## Captioned web image data
________________________________________
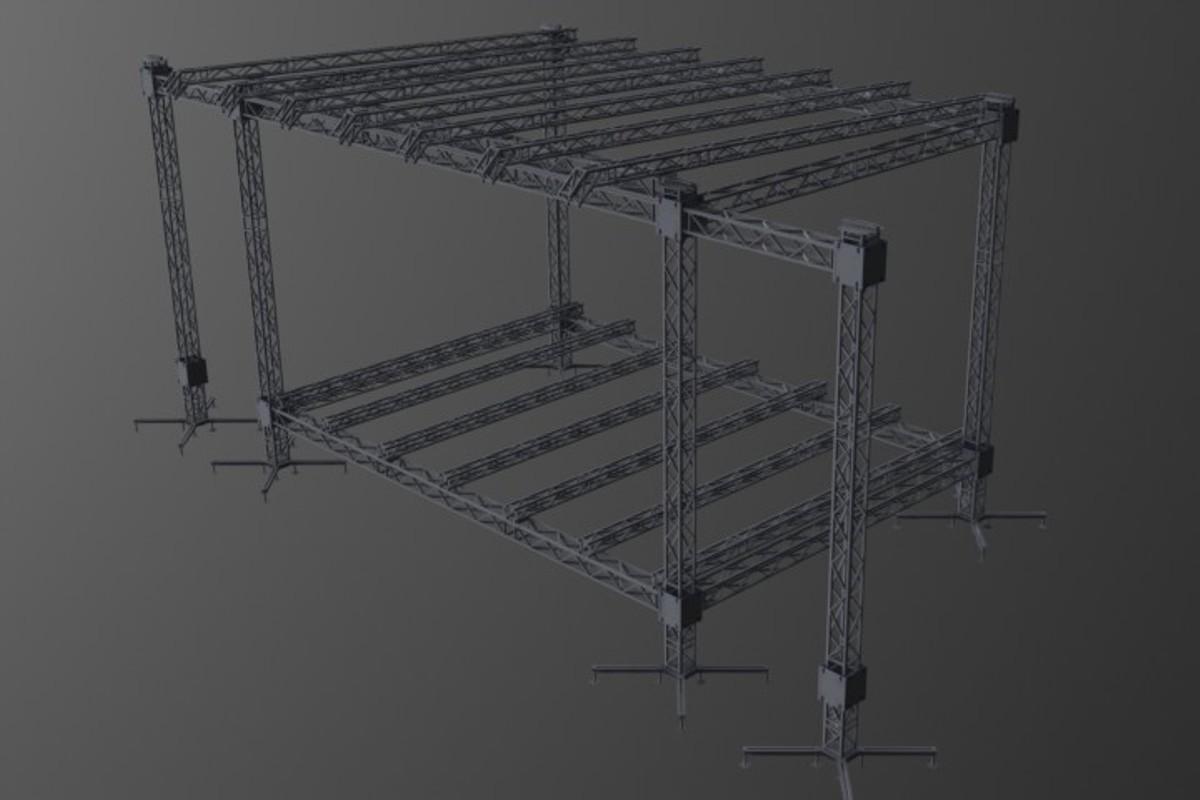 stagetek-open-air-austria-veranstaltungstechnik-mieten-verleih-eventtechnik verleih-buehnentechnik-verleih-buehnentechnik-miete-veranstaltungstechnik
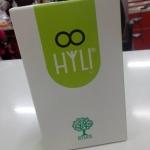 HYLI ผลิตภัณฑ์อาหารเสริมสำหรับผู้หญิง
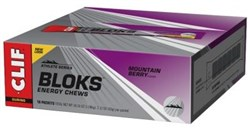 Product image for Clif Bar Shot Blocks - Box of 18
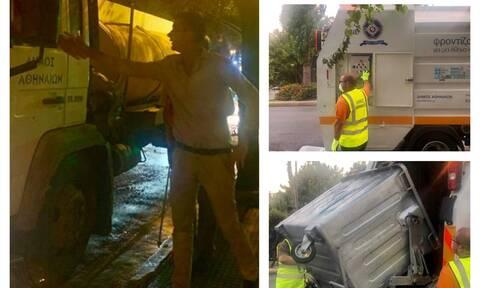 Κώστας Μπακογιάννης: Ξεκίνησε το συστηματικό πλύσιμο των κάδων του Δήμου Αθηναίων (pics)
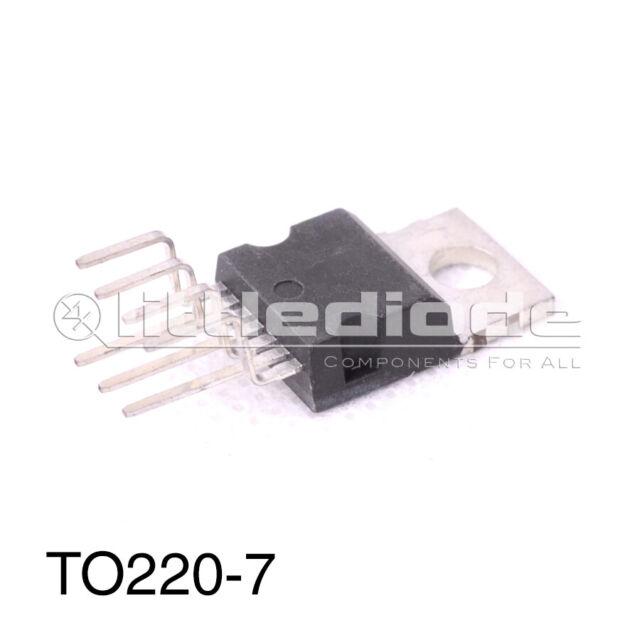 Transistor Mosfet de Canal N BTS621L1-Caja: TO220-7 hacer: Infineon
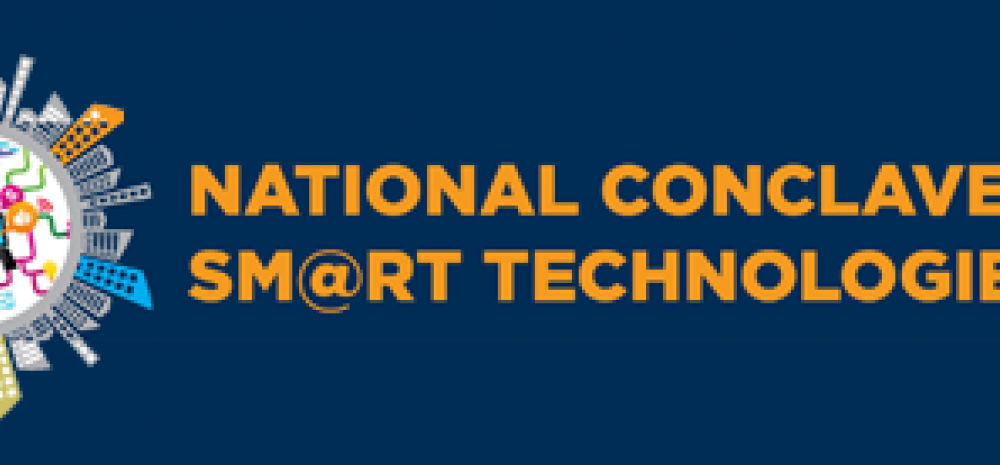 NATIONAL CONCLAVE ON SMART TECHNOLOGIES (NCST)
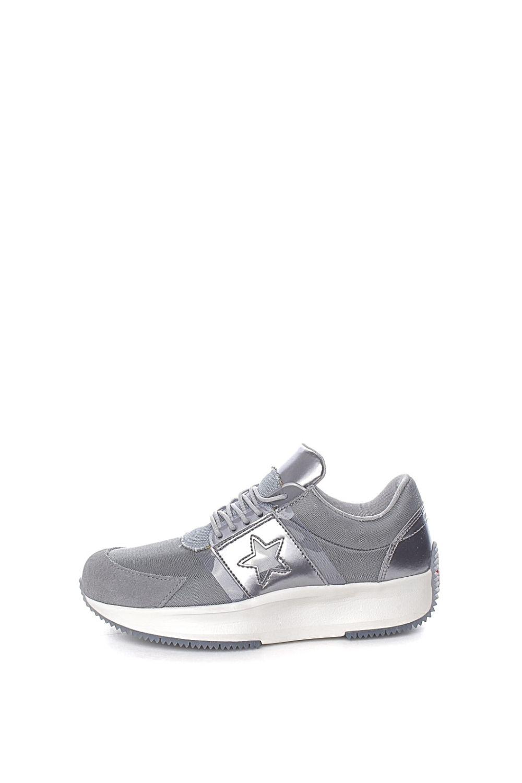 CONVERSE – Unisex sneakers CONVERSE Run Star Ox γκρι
________________________________________
## Work order
Pictures aside, restate the entries word for word.

## Reply
 stagetek-open-air-austria-veranstaltungstechnik-mieten-verleih-eventtechnik verleih-buehnentechnik-verleih-buehnentechnik-miete-veranstaltungstechnik
 HYLI ผลิตภัณฑ์อาหารเสริมสำหรับผู้หญิง
 Product image for Clif Bar Shot Blocks - Box of 18
 Κώστας Μπακογιάννης: Ξεκίνησε το συστηματικό πλύσιμο των κάδων του Δήμου Αθηναίων (pics)
 Transistor Mosfet de Canal N BTS621L1-Caja: TO220-7 hacer: Infineon
 NATIONAL CONCLAVE ON SMART TECHNOLOGIES (NCST)
 CONVERSE – Unisex sneakers CONVERSE Run Star Ox γκρι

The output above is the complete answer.